16 August 2007

regional accents and dialects

While watching a show last night, Laurel and I were discussing the accent of one character, trying to determine in which part of England the person might have grown up.

Of course, we do this sort of thing all the time - even unconsciously - with American accents. It's not always easy to pinpoint a person's native region precisely, but in general its not difficult to distinguish, for instance, between New Yorkers, Minnesotans, New Englanders, Texans, and folks from the deep South. As with many Brits and "Received Pronunciation" (aka, the "BBC Accent"), Americans end up gravitating towards the "General American" of television news, though when tired, tipsy, or recently returned from a trip home, they revert back to their home accents.

What I always find interesting about the UK is that there is a tremendous amount of regional variation in accent and dialect in a nation that is roughly the size the Wyoming. The British Library maintains an extremely interesting and educational website on British regional accents and dialects called Sounds Familiar?, which includes various sound recordings, with a number of extended clips from various parts of England, Wales, Scotland, and Northern Ireland.

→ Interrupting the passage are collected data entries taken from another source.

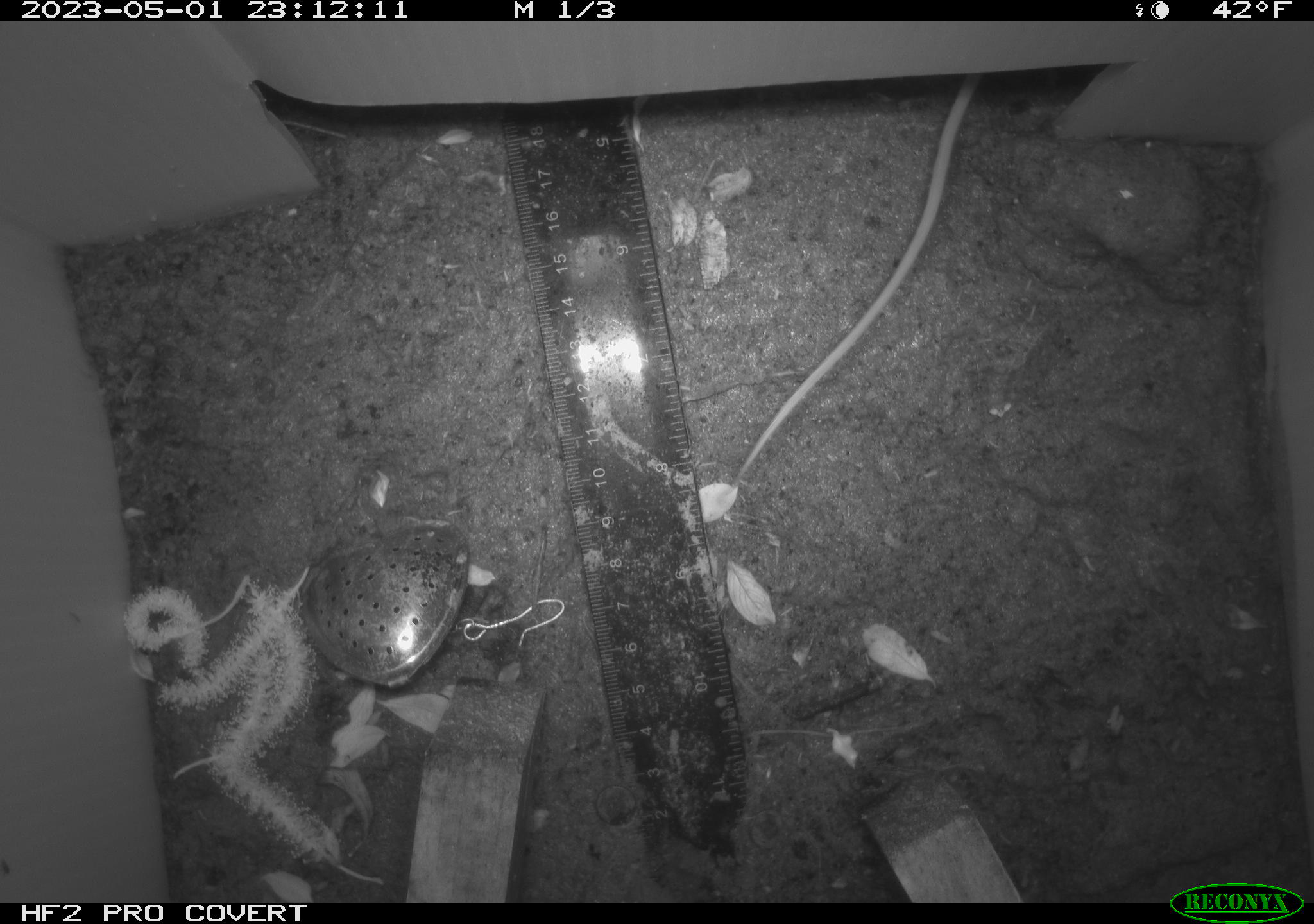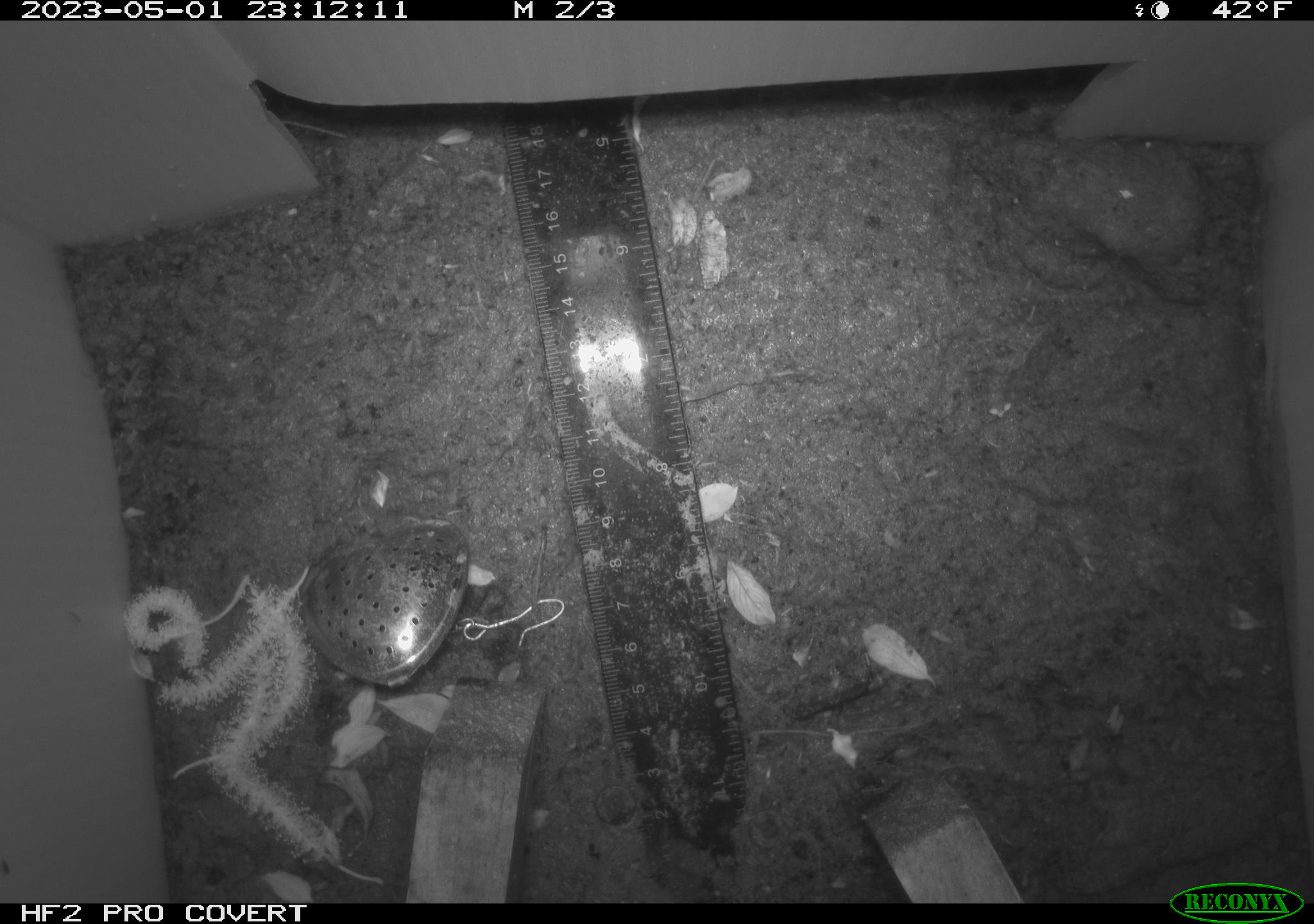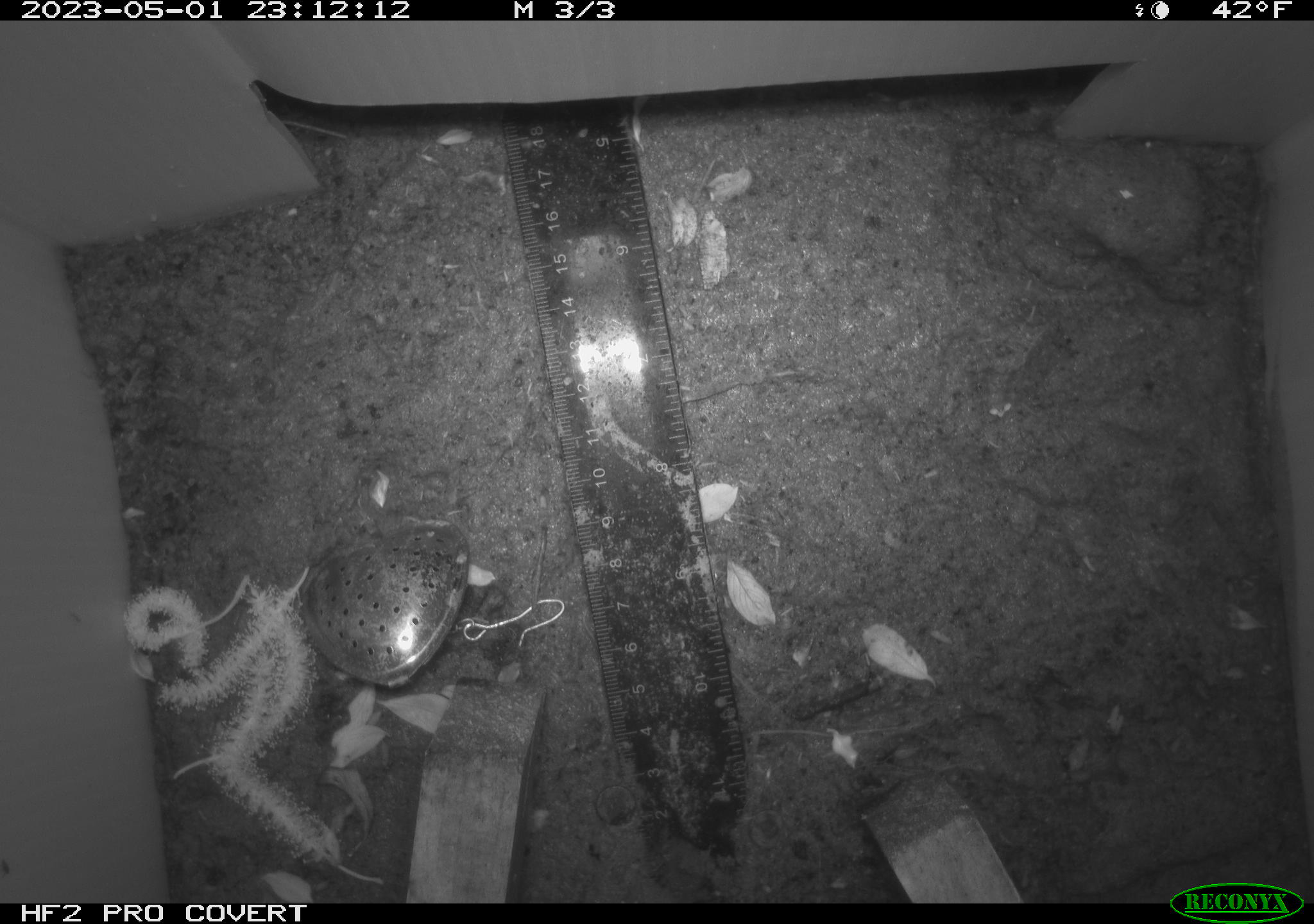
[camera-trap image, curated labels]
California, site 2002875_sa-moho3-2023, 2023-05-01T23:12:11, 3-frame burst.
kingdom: Animalia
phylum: Chordata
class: Mammalia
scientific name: Mammalia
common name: small mammal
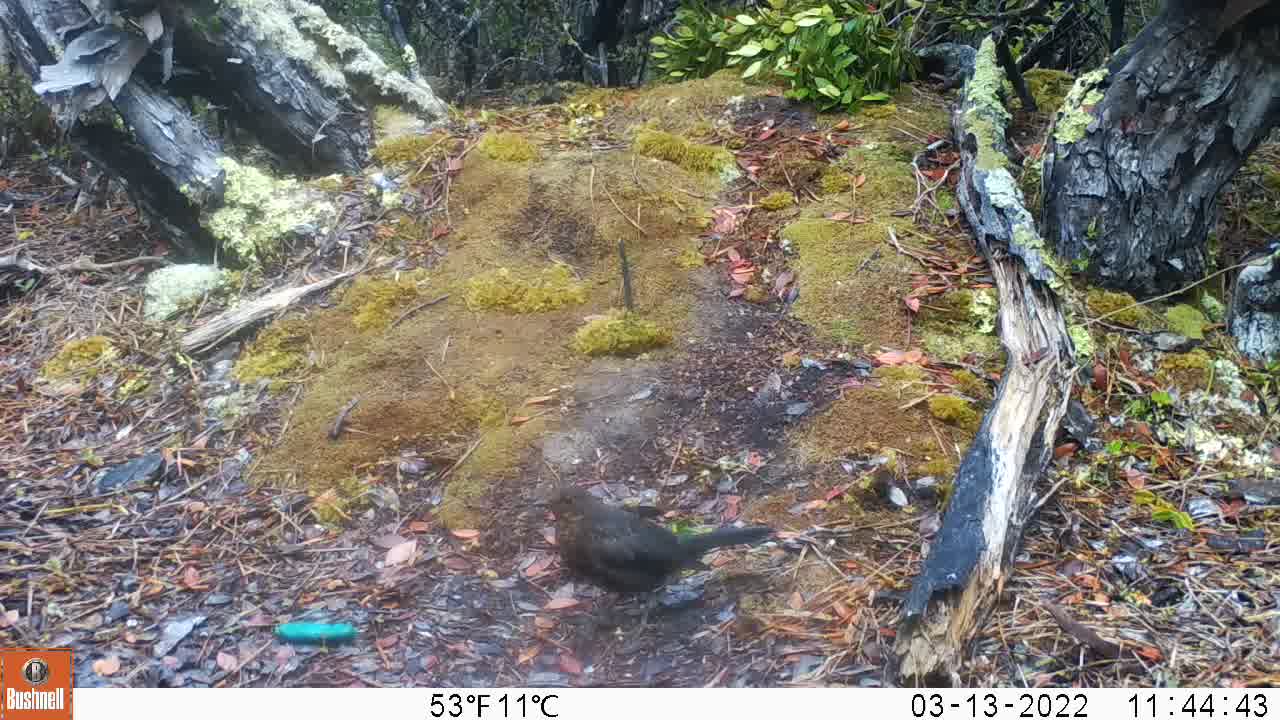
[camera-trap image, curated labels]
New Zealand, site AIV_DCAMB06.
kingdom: Animalia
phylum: Chordata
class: Aves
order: Passeriformes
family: Turdidae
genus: Turdus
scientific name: Turdus merula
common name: eurasian blackbird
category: blackbird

Still, even the regional variation within a country as small as the UK can be put into perspective by comparing it to the combination of Pennsylvania, lower New York State (including NYC and Long Island), New Jersey, and Maryland. Those of us from this region - I'm a Philadelphia native - are probably aware of and can distinguish between a number of regional variations: Philadelphia, Main Line, Pittsburgh, Pennsylvania German, South Jersey, North Jersey, Long Island, Brooklyn, Baltimore, etc.

At any rate, we're still not sure what part of England the woman might have been from, though I suspect somewhere in the North. Nonetheless, we enjoyed learning more about the history of the shared language that distinguishes us all.